Problem requirements: Repeat only the lines from the one holding "What is the separation distance" down to the last line of the listing below, including both of those lines.

Records from a spatial question set:
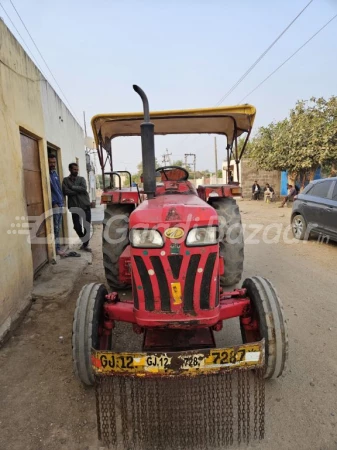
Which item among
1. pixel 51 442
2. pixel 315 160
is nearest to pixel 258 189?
pixel 315 160

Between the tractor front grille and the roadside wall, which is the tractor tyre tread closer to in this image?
the tractor front grille

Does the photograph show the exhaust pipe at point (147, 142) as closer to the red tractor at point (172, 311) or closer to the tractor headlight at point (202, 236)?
the red tractor at point (172, 311)

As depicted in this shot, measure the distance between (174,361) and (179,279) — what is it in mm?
542

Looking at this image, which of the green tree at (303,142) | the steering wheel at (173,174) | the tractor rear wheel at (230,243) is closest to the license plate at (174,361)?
the tractor rear wheel at (230,243)

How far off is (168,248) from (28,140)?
3.62 m

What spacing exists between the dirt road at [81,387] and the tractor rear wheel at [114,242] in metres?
0.63

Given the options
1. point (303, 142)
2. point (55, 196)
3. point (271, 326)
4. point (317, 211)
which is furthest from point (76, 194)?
point (303, 142)

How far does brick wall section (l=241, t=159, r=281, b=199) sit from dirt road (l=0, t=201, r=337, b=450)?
17.4m

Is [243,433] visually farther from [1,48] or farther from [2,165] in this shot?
[1,48]

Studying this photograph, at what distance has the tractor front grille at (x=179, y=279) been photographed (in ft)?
7.61

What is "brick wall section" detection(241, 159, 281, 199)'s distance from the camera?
2142cm

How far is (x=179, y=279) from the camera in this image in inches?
91.8

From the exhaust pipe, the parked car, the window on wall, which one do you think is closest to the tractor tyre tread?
the exhaust pipe

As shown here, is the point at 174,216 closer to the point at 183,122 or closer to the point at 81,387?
the point at 81,387
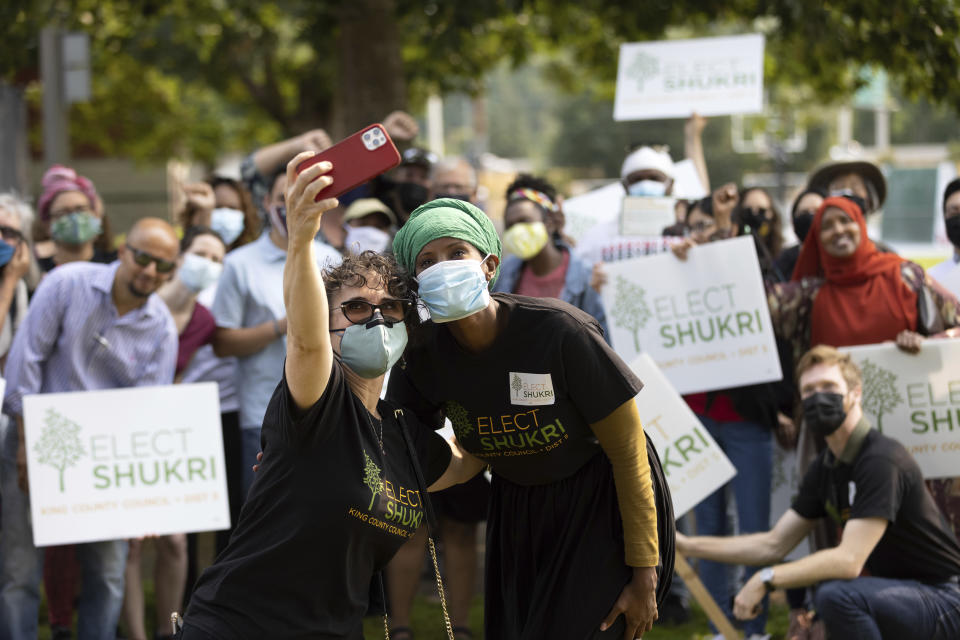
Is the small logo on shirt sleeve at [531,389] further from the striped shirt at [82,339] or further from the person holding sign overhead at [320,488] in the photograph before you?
the striped shirt at [82,339]

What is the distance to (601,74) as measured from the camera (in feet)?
44.0

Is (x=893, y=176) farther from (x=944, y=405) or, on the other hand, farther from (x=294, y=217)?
(x=294, y=217)

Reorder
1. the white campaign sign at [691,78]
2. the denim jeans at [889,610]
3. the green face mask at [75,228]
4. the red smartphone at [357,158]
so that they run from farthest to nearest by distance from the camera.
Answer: the white campaign sign at [691,78]
the green face mask at [75,228]
the denim jeans at [889,610]
the red smartphone at [357,158]

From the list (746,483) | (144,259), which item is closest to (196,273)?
(144,259)

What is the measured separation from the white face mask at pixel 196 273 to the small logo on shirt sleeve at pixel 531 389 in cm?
309

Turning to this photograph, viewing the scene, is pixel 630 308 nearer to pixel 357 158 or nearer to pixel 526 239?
pixel 526 239

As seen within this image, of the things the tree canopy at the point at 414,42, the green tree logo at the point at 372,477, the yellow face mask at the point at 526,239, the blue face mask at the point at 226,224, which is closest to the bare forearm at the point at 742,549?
the yellow face mask at the point at 526,239

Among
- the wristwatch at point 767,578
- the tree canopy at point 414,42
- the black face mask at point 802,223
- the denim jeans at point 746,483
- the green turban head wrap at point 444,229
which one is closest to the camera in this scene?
the green turban head wrap at point 444,229

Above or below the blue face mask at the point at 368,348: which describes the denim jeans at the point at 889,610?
below

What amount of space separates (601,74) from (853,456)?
900 centimetres

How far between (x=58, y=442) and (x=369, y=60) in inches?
218

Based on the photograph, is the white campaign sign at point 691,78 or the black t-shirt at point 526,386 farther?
the white campaign sign at point 691,78

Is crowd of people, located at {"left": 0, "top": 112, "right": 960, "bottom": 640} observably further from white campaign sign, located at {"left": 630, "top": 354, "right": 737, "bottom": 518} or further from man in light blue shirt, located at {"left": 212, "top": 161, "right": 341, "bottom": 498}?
white campaign sign, located at {"left": 630, "top": 354, "right": 737, "bottom": 518}

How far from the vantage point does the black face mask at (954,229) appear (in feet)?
19.8
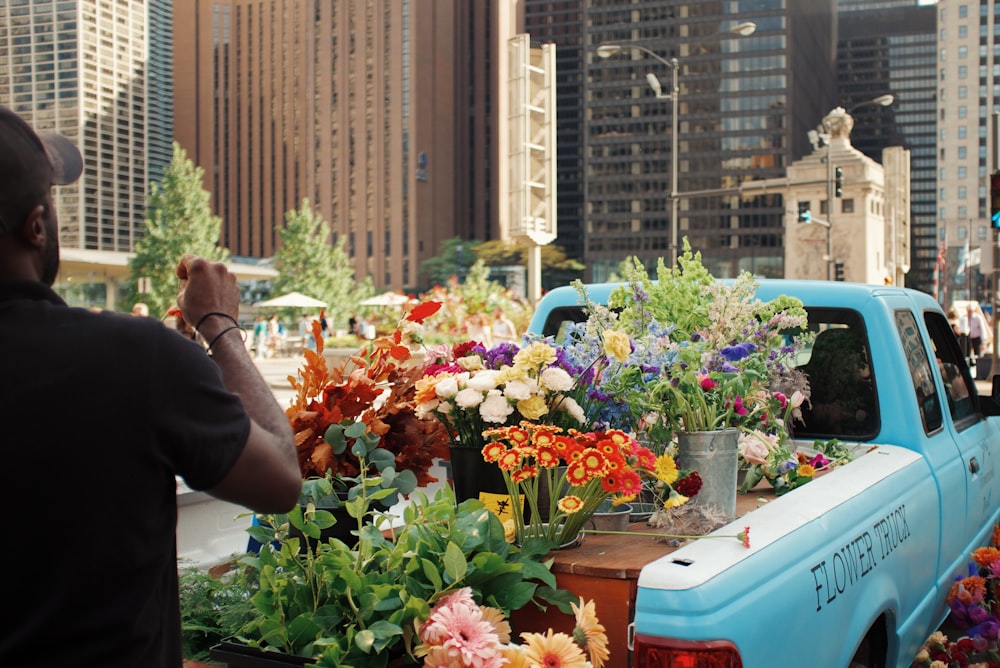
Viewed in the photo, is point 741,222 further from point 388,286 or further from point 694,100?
point 388,286

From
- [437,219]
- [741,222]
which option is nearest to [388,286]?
[437,219]

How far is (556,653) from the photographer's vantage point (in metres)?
2.23

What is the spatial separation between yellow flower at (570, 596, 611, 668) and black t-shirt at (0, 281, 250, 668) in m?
1.07

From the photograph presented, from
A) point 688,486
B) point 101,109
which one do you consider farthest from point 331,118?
point 688,486

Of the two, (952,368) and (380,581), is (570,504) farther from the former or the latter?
(952,368)

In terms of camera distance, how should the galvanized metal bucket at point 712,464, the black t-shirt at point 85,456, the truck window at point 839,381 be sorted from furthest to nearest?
1. the truck window at point 839,381
2. the galvanized metal bucket at point 712,464
3. the black t-shirt at point 85,456

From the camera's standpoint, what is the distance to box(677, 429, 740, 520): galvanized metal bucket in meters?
3.09

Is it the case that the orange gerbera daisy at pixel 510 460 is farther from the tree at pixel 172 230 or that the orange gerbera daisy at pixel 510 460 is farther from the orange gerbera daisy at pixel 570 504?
the tree at pixel 172 230

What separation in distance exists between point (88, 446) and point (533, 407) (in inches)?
58.8

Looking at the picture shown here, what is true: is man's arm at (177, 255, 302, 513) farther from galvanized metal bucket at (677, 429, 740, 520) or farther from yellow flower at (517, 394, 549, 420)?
galvanized metal bucket at (677, 429, 740, 520)

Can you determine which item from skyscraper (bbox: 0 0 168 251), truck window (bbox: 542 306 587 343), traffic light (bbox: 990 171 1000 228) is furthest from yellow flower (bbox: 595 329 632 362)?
skyscraper (bbox: 0 0 168 251)

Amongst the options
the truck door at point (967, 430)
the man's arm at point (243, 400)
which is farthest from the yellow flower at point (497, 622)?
the truck door at point (967, 430)

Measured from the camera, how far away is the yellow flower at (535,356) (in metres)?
2.82

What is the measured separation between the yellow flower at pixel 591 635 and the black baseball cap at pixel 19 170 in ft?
4.65
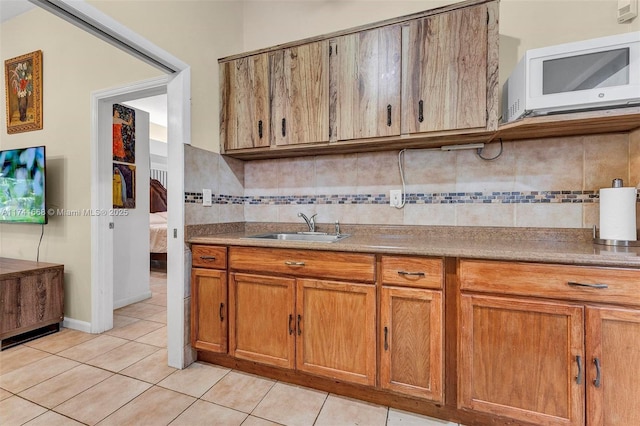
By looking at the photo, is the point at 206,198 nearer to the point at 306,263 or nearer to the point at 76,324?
the point at 306,263

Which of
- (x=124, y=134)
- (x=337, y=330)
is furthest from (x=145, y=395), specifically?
(x=124, y=134)

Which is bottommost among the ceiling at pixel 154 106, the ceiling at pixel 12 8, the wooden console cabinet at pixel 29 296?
the wooden console cabinet at pixel 29 296

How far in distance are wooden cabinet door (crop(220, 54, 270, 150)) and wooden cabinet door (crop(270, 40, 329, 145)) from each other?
0.07 m

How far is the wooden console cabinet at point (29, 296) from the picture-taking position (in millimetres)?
2213

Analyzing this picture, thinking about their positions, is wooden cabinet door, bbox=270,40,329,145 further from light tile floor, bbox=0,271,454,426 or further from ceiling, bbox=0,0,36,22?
ceiling, bbox=0,0,36,22

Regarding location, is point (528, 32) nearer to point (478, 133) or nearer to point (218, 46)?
point (478, 133)

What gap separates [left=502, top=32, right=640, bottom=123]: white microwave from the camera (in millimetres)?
1265

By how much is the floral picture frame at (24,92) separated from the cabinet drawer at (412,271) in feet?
10.8

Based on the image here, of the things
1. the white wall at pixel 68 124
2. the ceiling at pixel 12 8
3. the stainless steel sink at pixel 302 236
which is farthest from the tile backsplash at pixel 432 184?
the ceiling at pixel 12 8

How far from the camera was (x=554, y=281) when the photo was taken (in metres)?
1.25

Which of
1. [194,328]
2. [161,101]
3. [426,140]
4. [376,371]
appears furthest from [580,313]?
[161,101]

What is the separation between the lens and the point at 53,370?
1902 mm

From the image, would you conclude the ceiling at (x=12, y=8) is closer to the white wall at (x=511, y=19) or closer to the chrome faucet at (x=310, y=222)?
the white wall at (x=511, y=19)

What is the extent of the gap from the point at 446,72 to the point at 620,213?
1.11m
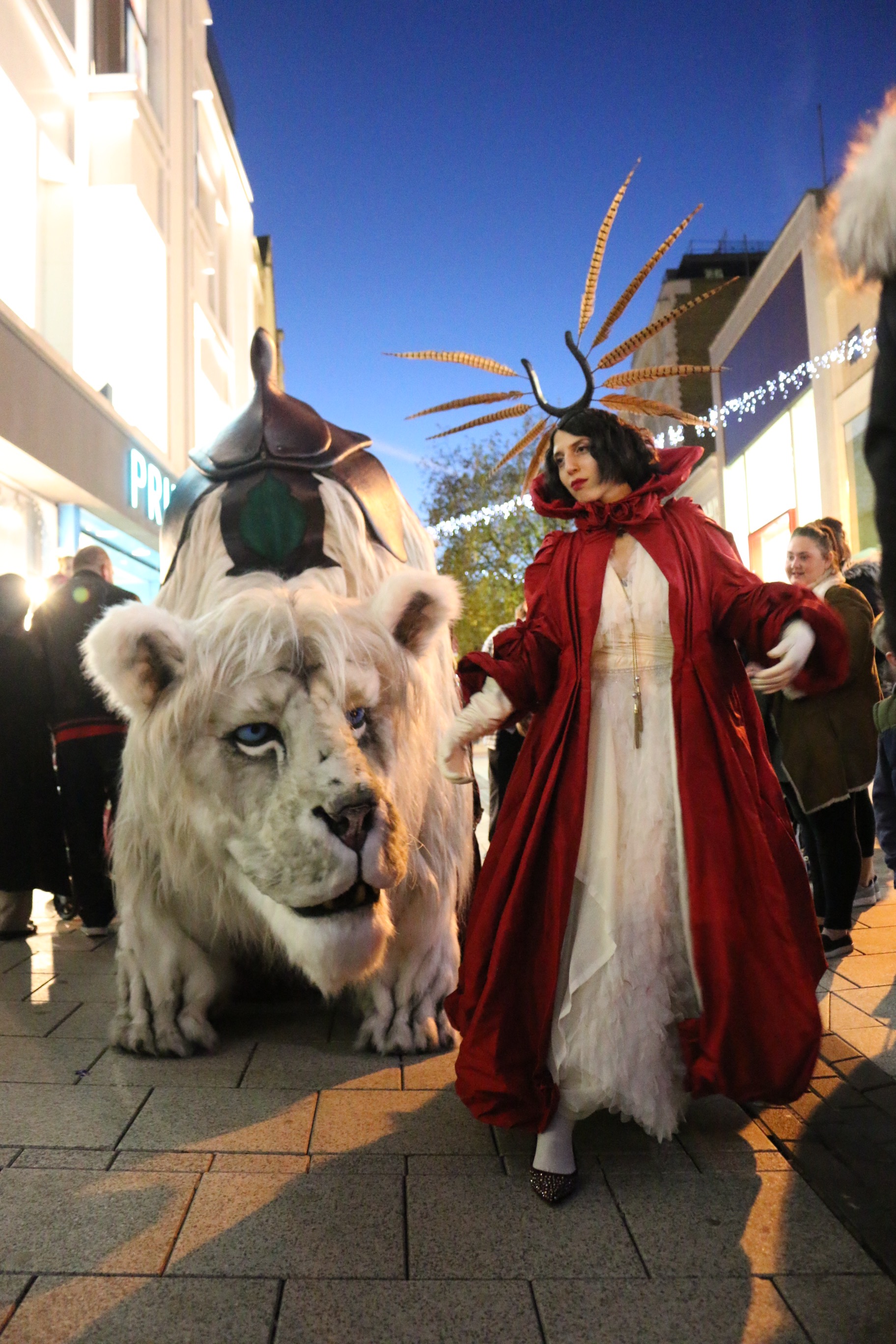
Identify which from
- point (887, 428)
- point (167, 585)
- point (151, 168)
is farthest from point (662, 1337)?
point (151, 168)

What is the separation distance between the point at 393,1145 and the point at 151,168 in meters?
13.8

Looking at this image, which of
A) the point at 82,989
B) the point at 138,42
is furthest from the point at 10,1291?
the point at 138,42

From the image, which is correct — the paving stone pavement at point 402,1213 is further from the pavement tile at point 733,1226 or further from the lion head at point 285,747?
the lion head at point 285,747

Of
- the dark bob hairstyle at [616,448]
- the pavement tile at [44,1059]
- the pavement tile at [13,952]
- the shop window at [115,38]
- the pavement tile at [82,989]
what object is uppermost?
the shop window at [115,38]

Solution:
What is the separation distance between the point at 393,1145 and the point at 151,168 in meters?
13.8

Looking at this image, which of
A) the point at 82,989
B) the point at 138,42
is furthest from the point at 10,1291?
the point at 138,42

From the image, which is correct — the paving stone pavement at point 402,1213 is further from the pavement tile at point 733,1226 or further from the lion head at point 285,747?
the lion head at point 285,747

Of
- the dark bob hairstyle at [616,448]
- the pavement tile at [44,1059]
- the pavement tile at [13,952]
- the shop window at [115,38]
- the pavement tile at [82,989]
what object is uppermost?
the shop window at [115,38]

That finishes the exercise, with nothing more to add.